History has proven to me that this is a losing battle. There is always somebody or some group of somebodies that "just didn't notice" that there was a freeze on, or "just didn't think" that their change would disrupt large sets of packages.

Look, I don't even come close to thinking that the workflow we used for Fedora 7 freeze was ideal. Far from it. I stated as much when I posted about it. However it was a workflow that many current maintainers (former Core ones) were familiar with, and one that I was confident would allow Fedora 7 to be released without too much trouble. Now I'm more than willing to discuss new and better ways of managing freezes with these new tools at our disposal. By no means is the Fedora 7 way the way of the future. Lets have a series of rel-eng meetings with anybody who wants to come along to discuss better ways of handling freezes, and report our proposals to FESCO for ratification.

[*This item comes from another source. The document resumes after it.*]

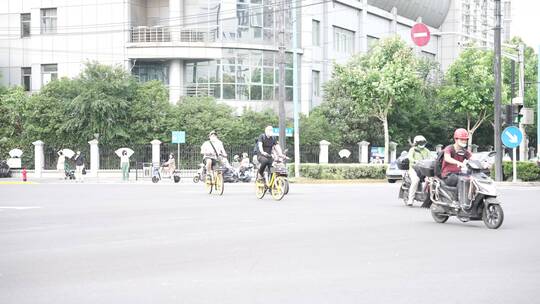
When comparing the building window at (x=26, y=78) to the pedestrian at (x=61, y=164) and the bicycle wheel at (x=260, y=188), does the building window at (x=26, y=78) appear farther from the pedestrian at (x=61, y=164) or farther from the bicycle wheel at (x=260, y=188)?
the bicycle wheel at (x=260, y=188)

We meet every Monday. http://fedoraproject.org/wiki/ReleaseEngineering


I'm not so sure all the noise is about the freeze procedure, I for one was quite happy with the freeze procedure (no complaints there). My problems are with the lengthy updates procedure, as we can see it shaping up through bodhi.

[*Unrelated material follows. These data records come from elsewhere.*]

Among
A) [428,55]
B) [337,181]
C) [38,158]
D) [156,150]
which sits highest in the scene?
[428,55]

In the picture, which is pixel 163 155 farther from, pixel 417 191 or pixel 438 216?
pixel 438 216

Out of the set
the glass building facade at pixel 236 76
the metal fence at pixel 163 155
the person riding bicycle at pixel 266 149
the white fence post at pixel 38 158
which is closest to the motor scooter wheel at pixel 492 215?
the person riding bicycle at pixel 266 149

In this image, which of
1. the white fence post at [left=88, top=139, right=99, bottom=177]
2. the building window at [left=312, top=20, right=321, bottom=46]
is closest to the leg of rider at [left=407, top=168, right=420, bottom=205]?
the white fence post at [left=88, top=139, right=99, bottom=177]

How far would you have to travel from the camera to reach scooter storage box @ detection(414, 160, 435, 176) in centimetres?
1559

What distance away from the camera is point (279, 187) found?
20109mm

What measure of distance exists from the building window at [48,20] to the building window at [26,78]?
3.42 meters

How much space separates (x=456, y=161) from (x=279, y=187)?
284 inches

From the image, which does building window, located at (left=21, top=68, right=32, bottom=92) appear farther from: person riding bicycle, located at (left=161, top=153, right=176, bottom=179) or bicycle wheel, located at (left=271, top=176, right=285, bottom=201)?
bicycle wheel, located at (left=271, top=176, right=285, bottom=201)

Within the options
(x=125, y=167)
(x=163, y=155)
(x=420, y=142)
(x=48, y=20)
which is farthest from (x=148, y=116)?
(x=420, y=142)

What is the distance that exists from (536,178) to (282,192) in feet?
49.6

I think a good start would be for rel-eng to actually write down how they want this to work and why (without taking body into account please, first lets write a piece how this would ideally look).

So far I have seen no policy with regards to updates just a tool which involves lots of additional steps, without any policy giving that tool a right of existence, its like creating a police force without first creating the laws which they should uphold.

So please write a documents how updates should be managed / release engineered (and the current bodhi FAQ-ish document is not that IMHO), get this document discussed and ratified, and then see what this means for bodhi in the long run.

For now we can use bodhi as is, as we need something, but for the future I would like to see a proper decission making process surrounding updates policy, with all the steps taken in the right order (and thus with the tool implementing the policy coming last, after the policy has first been written on paper, discussed and approved by the appropriate gremia).